Here follows an excerpt from the Fairfax Genealogical Society website:
FRENCH FAMILY CEMETERY (REMOVED)
was located at the end of May Boulevard in the Rose Hill Park area south of Franconia Road (Rte 644)
South Alexandria, Virginia USA
Original Information from Volume 5 of the Gravestone Books
The French Family Cemetery was located at the end of May Boulevard in the Rose Hill Park area south of Franconia Road (Route 644). This was the home of Daniel French, “built on part of the George Mason Estate, of Gunston Hall, by Daniel French, who married Penelope Mason,” according to Mrs. Daingerfield Love in “Recollections of Rose Hill - FairfaxCounty, Virginia,” published in Historical Society of Fairfax County, Virginia, volume 6, 1958-59.
Daniel French was a Truro Parish Vestryman who, in 1769, signed the Articles of Agreement with the Vestry to build Pohick Church (q.v.) at its new site, according to the Handbook of Pohick Church. When he died before the church was completed, his friend and executor George Mason finished the work, Virginia Daingerfield reports in a 26 February 1937 Works Progress Administration of Virginia Historical Inventory about Rose Hill.
Originally Rose Hill was on high ground and “from the front lawn there was a magnificent view of the valley, in the direction of the Potomac River, which was seven miles away,” writes Mrs. Love. She goes on to describe the beautiful house with its fine woodwork and lovely garden. “The edge of the lawn was lined with lilac bushes and a variety of trees, among them were locust, horse chestnut, maple, cedar, pine and black walnut.” Today the old house is gone, but the many old trees standing in the neighborhood of contemporary homes gave the 1998 surveyor a glimpse into the grandeur of the past.
When Daniel French died in 1771, he was buried at Rose Hill. Mrs.

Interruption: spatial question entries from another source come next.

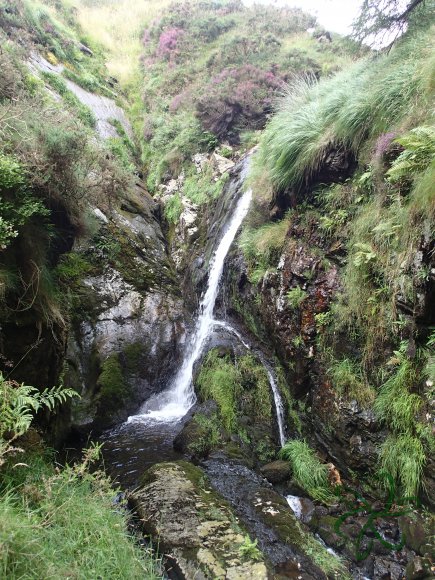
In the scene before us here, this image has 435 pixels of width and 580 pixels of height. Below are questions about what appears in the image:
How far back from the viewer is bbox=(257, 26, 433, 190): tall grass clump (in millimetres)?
5254

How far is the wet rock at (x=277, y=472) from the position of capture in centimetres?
514

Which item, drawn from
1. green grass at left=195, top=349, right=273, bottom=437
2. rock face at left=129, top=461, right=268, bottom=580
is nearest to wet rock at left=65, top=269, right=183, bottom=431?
green grass at left=195, top=349, right=273, bottom=437

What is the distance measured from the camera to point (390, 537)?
4.04 m

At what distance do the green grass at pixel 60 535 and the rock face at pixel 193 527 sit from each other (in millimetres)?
279

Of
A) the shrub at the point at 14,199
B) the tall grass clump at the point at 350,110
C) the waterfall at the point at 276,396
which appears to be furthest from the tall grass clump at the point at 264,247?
the shrub at the point at 14,199

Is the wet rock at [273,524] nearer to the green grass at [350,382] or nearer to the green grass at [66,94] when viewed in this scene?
the green grass at [350,382]

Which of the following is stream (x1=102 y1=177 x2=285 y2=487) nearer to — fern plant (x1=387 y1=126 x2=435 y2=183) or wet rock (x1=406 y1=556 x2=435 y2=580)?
wet rock (x1=406 y1=556 x2=435 y2=580)

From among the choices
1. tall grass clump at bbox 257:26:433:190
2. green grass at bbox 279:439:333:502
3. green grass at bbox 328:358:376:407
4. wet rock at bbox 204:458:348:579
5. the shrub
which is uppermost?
tall grass clump at bbox 257:26:433:190

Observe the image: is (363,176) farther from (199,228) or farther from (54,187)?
(199,228)

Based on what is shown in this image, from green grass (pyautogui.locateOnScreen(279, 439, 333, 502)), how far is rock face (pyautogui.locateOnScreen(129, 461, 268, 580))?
146 cm

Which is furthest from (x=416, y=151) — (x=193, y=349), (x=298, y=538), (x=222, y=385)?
(x=193, y=349)

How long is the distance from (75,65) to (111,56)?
16.0 ft

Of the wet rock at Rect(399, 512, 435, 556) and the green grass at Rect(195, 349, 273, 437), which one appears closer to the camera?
the wet rock at Rect(399, 512, 435, 556)

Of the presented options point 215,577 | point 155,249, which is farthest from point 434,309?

Love remembers:
On the lawn where Daniel French was buried, a flat stone, a small weeping willow and an althea bush created a wonderfully mysterious place for us children to play. Often when mother went to town, we would “borrow” grandma’s crepe veil and play funeral. I have shed more tears over Daniel French and made more little bunches of flowers for him than any other person I have ever known.
In 1954, Robert L. May, who owned Rose Hill at that time, was preparing to sell the property. He granted French family descendants permission to move Daniel French’s gravestone to Pohick Church where it now lies behind the chapel, according to Mrs. Love and information on file in the Virginia Room of the Fairfax City Regional Library. Daniel French’s huge sandstone gravestone measures about three feet by seven feet and bears a long inscription which is included in the survey of Pohick Churchyard (see index).